Parts of the exercise
(a) From the passage on Tuckerman's quillwort, reproduce the words from "Scientific classification" to "tuckermanii A.Braun ex Engelm.".
(b) In the passage on Tuckerman's quillwort, what is the diameter range of the megaspores?
(c) Condense the paragraph of the passage on Tuckerman's quillwort that begins "Isoetes tuckermanii, or Tuckerman's quillwort" into a bulleted list that keeps its main facts.

Exercise passage
Scientific classification
- Kingdom: Plantae
- Clade: Tracheophytes
- Clade: Lycophytes
- Class: Lycopodiopsida
- Order: Isoetales
- Family: Isoetaceae
- Genus: Isoetes
- Species: I. tuckermanii
- Binomial name: Isoetes tuckermanii A.Braun ex Engelm.
- Synonyms: Calamaria tuckermanii (A.Braun ex Engelm.) Kuntze Isoetes tuckermanii var. borealis A.A.Eaton

= Isoetes tuckermanii =

- Genus: Isoetes
- Species: tuckermanii
- Authority: A.Braun ex Engelm.
- Conservation status: LC
- Synonyms: Calamaria tuckermanii (A.Braun ex Engelm.) Kuntze, Isoetes tuckermanii var. borealis A.A.Eaton

Species of plant in the family Isoetaceae

Isoetes tuckermanii, or Tuckerman's quillwort, is a tetraploid species of plant in the family Isoetaceae. It can be found in shallow water in Newfoundland, Nova Scotia, New Brunswick, and south through the New England states to Maryland. It bears 10 to 45 long bright green to yellow green leaves that are 4 to 25 centimeters long, usually erect, but sometimes recurved. The velum covers one fourth or less of the sporangium, which is usually unspotted, 5 millimeters long, and 3 millimeters wide. The white spherical megaspores are 400 to 650 micrometers in diameter, and bear rough-crested ridges that form a hexagonal honeycomb shape. The kidney shaped microspores are 24 to 33 micrometers long, bearing tubercles. It is very similar to I. macrospora, only reliably distinguishable by cytology or through careful megaspore measurement.

Data listing
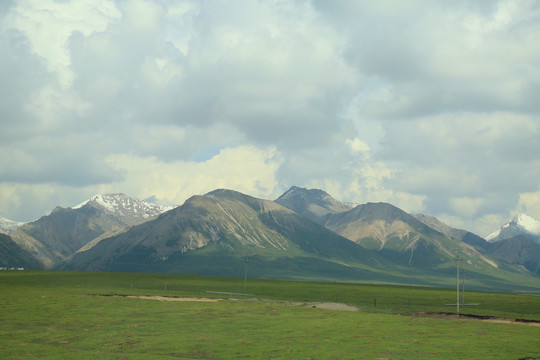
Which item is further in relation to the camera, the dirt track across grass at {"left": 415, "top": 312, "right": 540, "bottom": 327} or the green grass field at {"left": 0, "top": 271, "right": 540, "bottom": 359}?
the dirt track across grass at {"left": 415, "top": 312, "right": 540, "bottom": 327}

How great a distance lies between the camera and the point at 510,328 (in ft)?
327

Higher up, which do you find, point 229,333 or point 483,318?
point 483,318

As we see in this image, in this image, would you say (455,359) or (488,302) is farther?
(488,302)

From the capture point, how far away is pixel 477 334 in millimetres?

Answers for the tasks
(a)
Scientific classification
- Kingdom: Plantae
- Clade: Tracheophytes
- Clade: Lycophytes
- Class: Lycopodiopsida
- Order: Isoetales
- Family: Isoetaceae
- Genus: Isoetes
- Species: I. tuckermanii
- Binomial name: Isoetes tuckermanii A.Braun ex Engelm.

(b) 400 to 650 micrometers.

(c)
- Tetraploid plant species in the family Isoetaceae
- Grows in shallow water from Newfoundland, Nova Scotia and New Brunswick south through New England to Maryland
- 10 to 45 bright green to yellow-green leaves, 4 to 25 cm long, usually erect but sometimes recurved
- Velum covers one fourth or less of the sporangium, which is usually unspotted, 5 mm long and 3 mm wide
- White spherical megaspores, 400 to 650 micrometers across, with rough-crested ridges forming a hexagonal honeycomb
- Kidney-shaped microspores, 24 to 33 micrometers long, bearing tubercles
- Very similar to I. macrospora; reliably told apart only by cytology or careful megaspore measurement